Visualization utilities¶

The following plots are useful to compare the behaviour of the optimization algorithms

Plot metric values versus iteration¶

In the graphic below we can see that the trend of the metric values obtained by the algorithms is positive in the tree parzen estimators and gaussian processes cases, while it is negative for the random search algorithm. This could be because the first two algorithms are taking advantage of an improved surrogate that gets closer to the actual objective function as the optimization process moves on; while the third method is randomly sampling the search space.

[18]:

sns.regplot(mstn_random['iteration'], mstn_random['auc_val'], label = 'mstn_random')
sns.regplot(mstn_tpe['iteration'], mstn_tpe['auc_val'], label = 'mstn_tpe')
sns.regplot(mstn_gp['iteration'], mstn_gp['auc_val'], label = 'mstn_gp')

plt.xlabel('Iteration');
plt.ylabel('ROC AUC' );
plt.title('Validation ROC AUC versus iteration'), plt.legend(loc="best");

Plot convergence¶

It is interesting to visualize the progress of the optimization algorithms by showing the best to date result at each iteration, this way we can know which algorithm is the best in terms of rate of convergence.

[8]:

# results = list of (name, results) tuples
results = [('mstn_random', mstn_random_result), ('mstn_tpe', mstn_tpe_result),('mstn_gp', mstn_gp_result)]
plt.figure(figsize=(14,7))
plot_convergence(*results)
plt.show()

Plot search evolution¶

By using this plot we can see the evolution of the search performed by the optimization algorithm, we see the histograms of explored values and, for each pair of hyperparameters, the scatter plot of sampled values is plotted with the evolution represented by color, from blue to yellow.
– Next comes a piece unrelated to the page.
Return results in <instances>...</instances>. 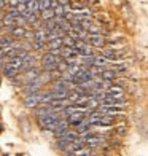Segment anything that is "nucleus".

In the graphics below we can see that each optimization method converge to certain parts of space that are considered more promising by the algorithm and, therefore, are explored further. These regions are different for each algorithm.

[27]:

# random search
plot_evaluations(mstn_random_result)
plt.show()

[28]:

# tree parzen estimators
plot_evaluations(mstn_tpe_result)
plt.show()

[29]:

# gaussian processes
plot_evaluations(mstn_gp_result)
plt.show()

Plot objective¶

The gaussian processes algorithm allows to plot the pairwise partial dependece of the objective function for each dimension of the space of hyperparameters.

By making these graphs we can gain intuition into the objective function sensitivity with respect to hyperparameters. This way we can decide which parts of the space may require more fine-grained search and which hyperparameters barely affect the score and can potentially be dropped from the search.
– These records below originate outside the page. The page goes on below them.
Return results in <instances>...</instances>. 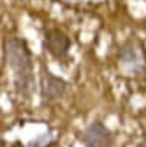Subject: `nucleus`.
Masks as SVG:
<instances>
[{
	"label": "nucleus",
	"instance_id": "nucleus-3",
	"mask_svg": "<svg viewBox=\"0 0 146 147\" xmlns=\"http://www.w3.org/2000/svg\"><path fill=\"white\" fill-rule=\"evenodd\" d=\"M66 90H68L66 80H63L62 77L54 75L46 66H42V72H40V95H42L43 101L52 103V101L62 100L66 95Z\"/></svg>",
	"mask_w": 146,
	"mask_h": 147
},
{
	"label": "nucleus",
	"instance_id": "nucleus-5",
	"mask_svg": "<svg viewBox=\"0 0 146 147\" xmlns=\"http://www.w3.org/2000/svg\"><path fill=\"white\" fill-rule=\"evenodd\" d=\"M80 140L86 147H111L112 133L102 121H92L81 132Z\"/></svg>",
	"mask_w": 146,
	"mask_h": 147
},
{
	"label": "nucleus",
	"instance_id": "nucleus-4",
	"mask_svg": "<svg viewBox=\"0 0 146 147\" xmlns=\"http://www.w3.org/2000/svg\"><path fill=\"white\" fill-rule=\"evenodd\" d=\"M45 49L49 55H52L56 60H65L68 58L71 49V40L65 32L58 28H51L45 32Z\"/></svg>",
	"mask_w": 146,
	"mask_h": 147
},
{
	"label": "nucleus",
	"instance_id": "nucleus-6",
	"mask_svg": "<svg viewBox=\"0 0 146 147\" xmlns=\"http://www.w3.org/2000/svg\"><path fill=\"white\" fill-rule=\"evenodd\" d=\"M135 147H146V140H141V141H140Z\"/></svg>",
	"mask_w": 146,
	"mask_h": 147
},
{
	"label": "nucleus",
	"instance_id": "nucleus-1",
	"mask_svg": "<svg viewBox=\"0 0 146 147\" xmlns=\"http://www.w3.org/2000/svg\"><path fill=\"white\" fill-rule=\"evenodd\" d=\"M3 51L8 66L12 71V80L17 95L28 98L35 90L33 54L28 43L20 37H8L3 41Z\"/></svg>",
	"mask_w": 146,
	"mask_h": 147
},
{
	"label": "nucleus",
	"instance_id": "nucleus-2",
	"mask_svg": "<svg viewBox=\"0 0 146 147\" xmlns=\"http://www.w3.org/2000/svg\"><path fill=\"white\" fill-rule=\"evenodd\" d=\"M118 61L129 74L141 75L146 72V48L137 38H129L118 49Z\"/></svg>",
	"mask_w": 146,
	"mask_h": 147
},
{
	"label": "nucleus",
	"instance_id": "nucleus-7",
	"mask_svg": "<svg viewBox=\"0 0 146 147\" xmlns=\"http://www.w3.org/2000/svg\"><path fill=\"white\" fill-rule=\"evenodd\" d=\"M12 147H28V146H20V144H14Z\"/></svg>",
	"mask_w": 146,
	"mask_h": 147
}]
</instances>
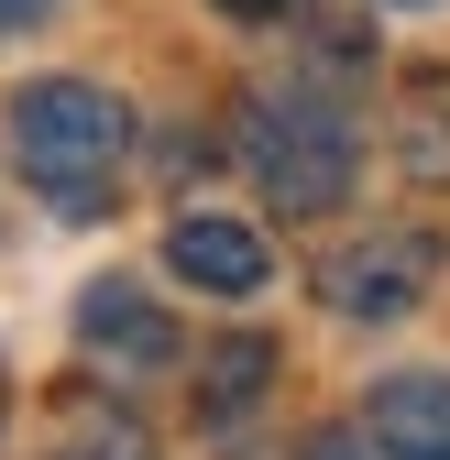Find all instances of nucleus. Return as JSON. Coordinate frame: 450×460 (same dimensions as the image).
Wrapping results in <instances>:
<instances>
[{
  "instance_id": "1",
  "label": "nucleus",
  "mask_w": 450,
  "mask_h": 460,
  "mask_svg": "<svg viewBox=\"0 0 450 460\" xmlns=\"http://www.w3.org/2000/svg\"><path fill=\"white\" fill-rule=\"evenodd\" d=\"M12 164L67 219H88L110 198V164H122V99L88 88V77H33L12 99Z\"/></svg>"
},
{
  "instance_id": "2",
  "label": "nucleus",
  "mask_w": 450,
  "mask_h": 460,
  "mask_svg": "<svg viewBox=\"0 0 450 460\" xmlns=\"http://www.w3.org/2000/svg\"><path fill=\"white\" fill-rule=\"evenodd\" d=\"M242 164L264 176V198L274 208H341L352 198V164H363V143H352V121L329 99H253L242 110Z\"/></svg>"
},
{
  "instance_id": "3",
  "label": "nucleus",
  "mask_w": 450,
  "mask_h": 460,
  "mask_svg": "<svg viewBox=\"0 0 450 460\" xmlns=\"http://www.w3.org/2000/svg\"><path fill=\"white\" fill-rule=\"evenodd\" d=\"M428 274H439V242L428 230H363V242H341L319 263V296L341 307V318H396L428 296Z\"/></svg>"
},
{
  "instance_id": "4",
  "label": "nucleus",
  "mask_w": 450,
  "mask_h": 460,
  "mask_svg": "<svg viewBox=\"0 0 450 460\" xmlns=\"http://www.w3.org/2000/svg\"><path fill=\"white\" fill-rule=\"evenodd\" d=\"M165 263H176L187 285H198V296H264V285H274V252H264V230L253 219H220V208H187L176 230H165Z\"/></svg>"
},
{
  "instance_id": "5",
  "label": "nucleus",
  "mask_w": 450,
  "mask_h": 460,
  "mask_svg": "<svg viewBox=\"0 0 450 460\" xmlns=\"http://www.w3.org/2000/svg\"><path fill=\"white\" fill-rule=\"evenodd\" d=\"M77 340H88V362H110V373H165V362H176V318H165L154 296H132V285H88V296H77Z\"/></svg>"
},
{
  "instance_id": "6",
  "label": "nucleus",
  "mask_w": 450,
  "mask_h": 460,
  "mask_svg": "<svg viewBox=\"0 0 450 460\" xmlns=\"http://www.w3.org/2000/svg\"><path fill=\"white\" fill-rule=\"evenodd\" d=\"M363 438L384 460H450V373H384L363 406Z\"/></svg>"
},
{
  "instance_id": "7",
  "label": "nucleus",
  "mask_w": 450,
  "mask_h": 460,
  "mask_svg": "<svg viewBox=\"0 0 450 460\" xmlns=\"http://www.w3.org/2000/svg\"><path fill=\"white\" fill-rule=\"evenodd\" d=\"M55 460H154V449H143V428H132V417H99V406H88V417H77V438L55 449Z\"/></svg>"
},
{
  "instance_id": "8",
  "label": "nucleus",
  "mask_w": 450,
  "mask_h": 460,
  "mask_svg": "<svg viewBox=\"0 0 450 460\" xmlns=\"http://www.w3.org/2000/svg\"><path fill=\"white\" fill-rule=\"evenodd\" d=\"M253 373H264V340H242V351L220 362V384H209V394H220V406H242V394H253Z\"/></svg>"
},
{
  "instance_id": "9",
  "label": "nucleus",
  "mask_w": 450,
  "mask_h": 460,
  "mask_svg": "<svg viewBox=\"0 0 450 460\" xmlns=\"http://www.w3.org/2000/svg\"><path fill=\"white\" fill-rule=\"evenodd\" d=\"M308 460H363V428H329V438H308Z\"/></svg>"
},
{
  "instance_id": "10",
  "label": "nucleus",
  "mask_w": 450,
  "mask_h": 460,
  "mask_svg": "<svg viewBox=\"0 0 450 460\" xmlns=\"http://www.w3.org/2000/svg\"><path fill=\"white\" fill-rule=\"evenodd\" d=\"M220 12H242V22H264V12H297V0H220Z\"/></svg>"
},
{
  "instance_id": "11",
  "label": "nucleus",
  "mask_w": 450,
  "mask_h": 460,
  "mask_svg": "<svg viewBox=\"0 0 450 460\" xmlns=\"http://www.w3.org/2000/svg\"><path fill=\"white\" fill-rule=\"evenodd\" d=\"M33 12H44V0H0V33H22V22H33Z\"/></svg>"
},
{
  "instance_id": "12",
  "label": "nucleus",
  "mask_w": 450,
  "mask_h": 460,
  "mask_svg": "<svg viewBox=\"0 0 450 460\" xmlns=\"http://www.w3.org/2000/svg\"><path fill=\"white\" fill-rule=\"evenodd\" d=\"M396 12H418V0H396Z\"/></svg>"
}]
</instances>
For example, in the graphic below we can see from the charts that the changes in the kernel size of the first layer don’t affect the metric score.

[11]:

# dimensions = list of hyperparameter names
plot_objective(gp_model, dimensions = ['layer1_filters', 'layer2_filters', 'layer3_filters', 'layer4_filters',
                                       'layer1_kernel','layer2_kernel','layer3_kernel','layer4_kernel'])
plt.show()